**本文抜粋**:

遠藤 忠雄1) , 大河内 信弘1) , 及川 公正1) , 渡辺 伸之2) , 織井 崇1) , 田口 喜雄1) , 森 昌造1)

(1992年8月31日受付)

I.内容要旨
肝移植において長時間保存が可能なUniversity of Wisconsin液(UW液)を用いた場合でもEuro-Collins液と同率に,移植後肝機能の発現を見ないいわゆるprimary graft nonfunctionが起きることが知られている.その原因の1つに,再灌流後の脂質過酸化障害が考えられている.生体において脂質過酸化障害を引き起こす活性酸素生成系はいくつか知られているが,我々はそのうちの一つであるミトコンドリアによる活性酸素の生成系が,肝移植において重大な脂質過酸化障害をもたらす系になっているか否かを,ミトコンドリア機能と対比しながら検討した.方法:Wistar系雄性ラットを用い肝摘出直後,4°CのUW液にて浸漬保存した.保存24時間まで6時間ごとにミトコンドリア画分を調製し,ミトコンドリア機能をRespiratory control ratio(RCR)で,ミトコンドリアからのleakage電子量をCypridiana Luciferin Analog添加Chemiluminescence量(MCLA添加LC)で評価した.復温酸素負荷時の脂質過酸化量は自発Chemiluminescence発光量(CL)を測定することで評価した.結果:保存中のRCRは時間とともに直線的に低下した.MCLA添加CL量すなわちミトコンドリアより生じるO2は摘出時から保存24時間までその発生を認めなかった.自発CL量すなわちミトコンドリアの脂質過酸化量は,保存6時間後がやや高い値をとるが次第に低下した.すなわちミトコンドリアの電子伝達系が障害を受けてATP産生能が低下しても電子伝達系からの電子leakageは増加せず,復温酸素負荷時のミトコンドリア脂質過酸化量も低下していた.以上の結果からミトコンドリアより外部へ生じる電子のleakage量は保存時間の延長と共に増加することはなく,再灌流時の脂質過酸化の原因とはなり得ないと考えられた.

**データ記録**:

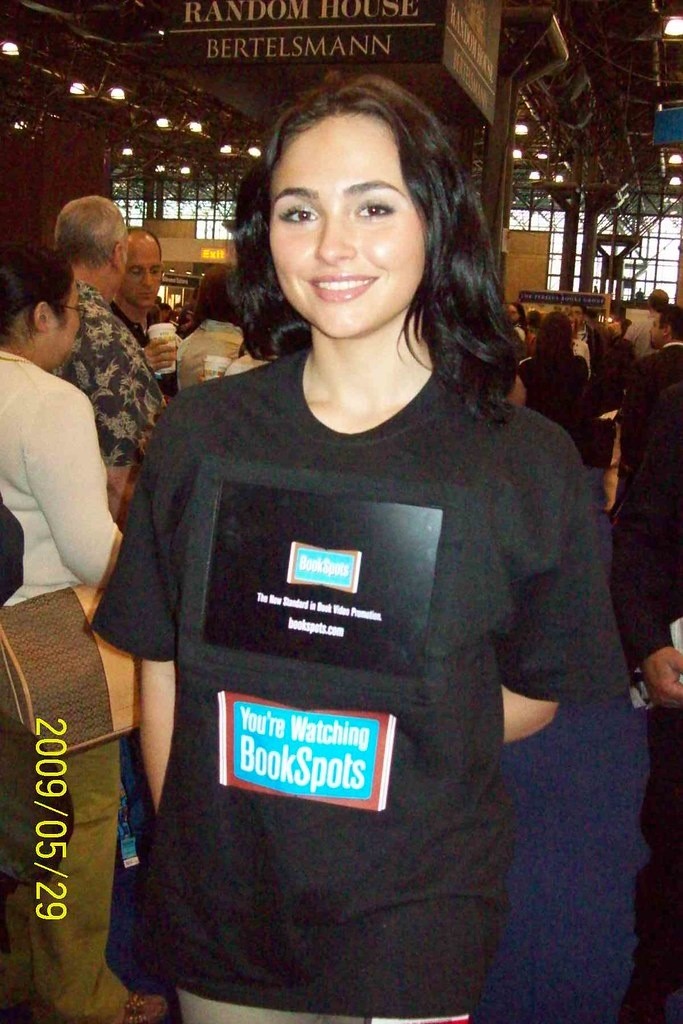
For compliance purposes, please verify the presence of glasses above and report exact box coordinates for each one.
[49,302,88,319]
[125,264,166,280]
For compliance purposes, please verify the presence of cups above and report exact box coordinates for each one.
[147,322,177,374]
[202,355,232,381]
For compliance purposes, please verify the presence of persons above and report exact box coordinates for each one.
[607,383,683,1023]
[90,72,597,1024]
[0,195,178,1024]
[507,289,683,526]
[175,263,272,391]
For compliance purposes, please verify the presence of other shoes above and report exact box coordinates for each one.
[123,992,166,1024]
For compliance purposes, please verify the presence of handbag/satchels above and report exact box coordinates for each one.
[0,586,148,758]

**課題の目的**:
次の（a）〜（c）がそれぞれ本文抜粋の内容と一致するかを「はい」か「いいえ」で答え、判断の根拠となる本文抜粋の語句をそのまま引用せよ。
（a）摘出した肝は4°CのUW液で浸漬保存された。
（b）MCLA添加CL量は保存時間の延長とともに増加した。
（c）自発CL量は保存24時間まで上昇し続けた。

**完成した解答**:
（a）はい：「肝摘出直後,4°CのUW液にて浸漬保存した」
（b）いいえ：「摘出時から保存24時間までその発生を認めなかった」
（c）いいえ：「保存6時間後がやや高い値をとるが次第に低下した」